» **Problem**: Needed from the data below: every line from the one with "ley el proyecto" up to and including the one with "Котоматрица: Мужчина, что", repeated exactly and with nothing else.

» **Records shown**:
===

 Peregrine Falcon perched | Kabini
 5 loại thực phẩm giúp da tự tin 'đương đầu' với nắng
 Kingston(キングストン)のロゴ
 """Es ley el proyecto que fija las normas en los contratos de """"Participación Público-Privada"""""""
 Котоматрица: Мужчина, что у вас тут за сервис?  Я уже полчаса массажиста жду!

===

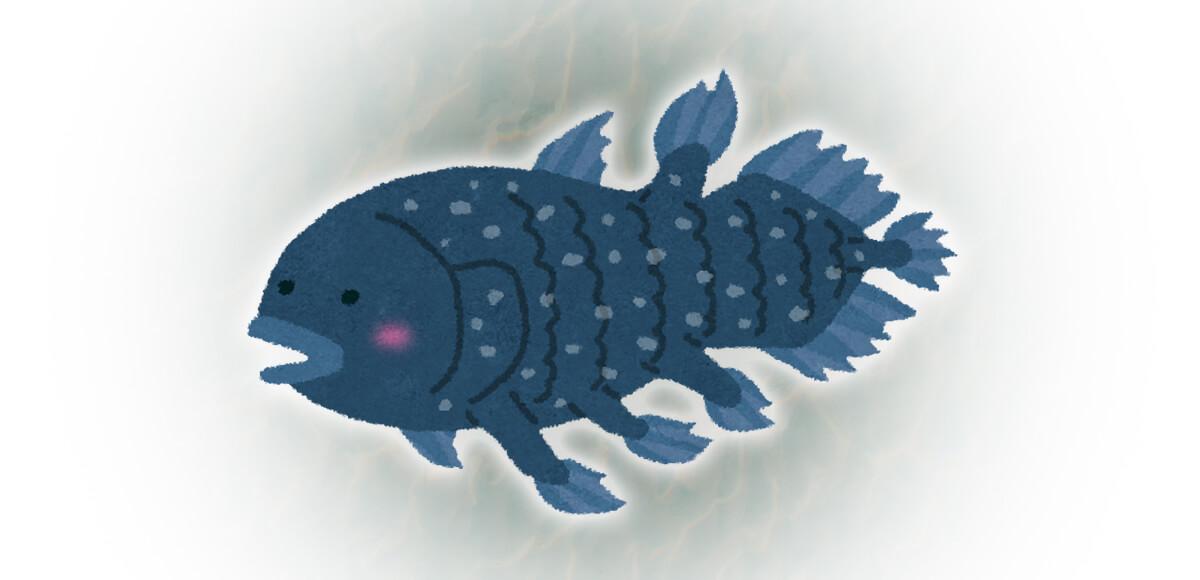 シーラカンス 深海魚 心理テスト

===

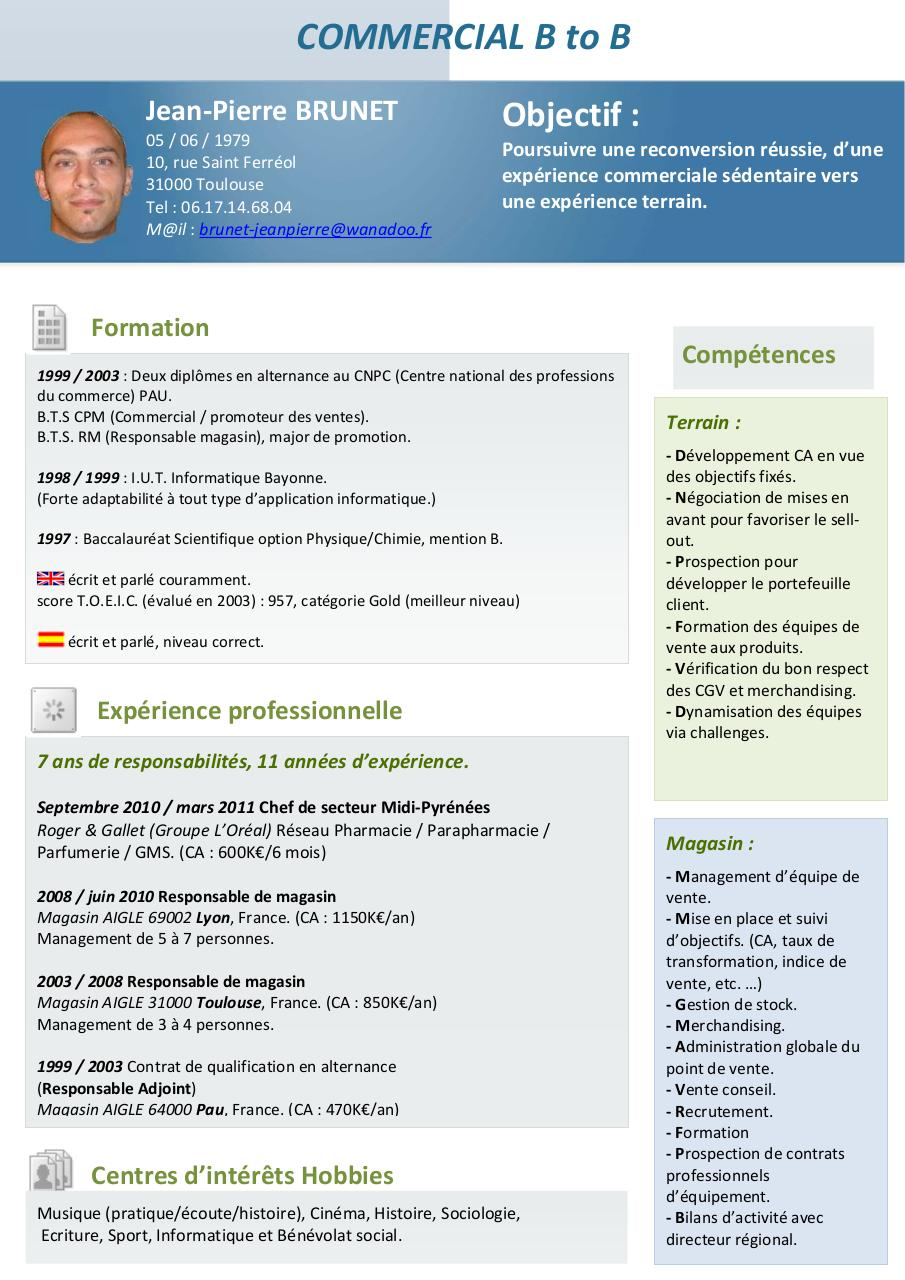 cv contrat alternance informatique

===

» **Worked solution**:
 """Es ley el proyecto que fija las normas en los contratos de """"Participación Público-Privada"""""""
 Котоматрица: Мужчина, что у вас тут за сервис?  Я уже полчаса массажиста жду!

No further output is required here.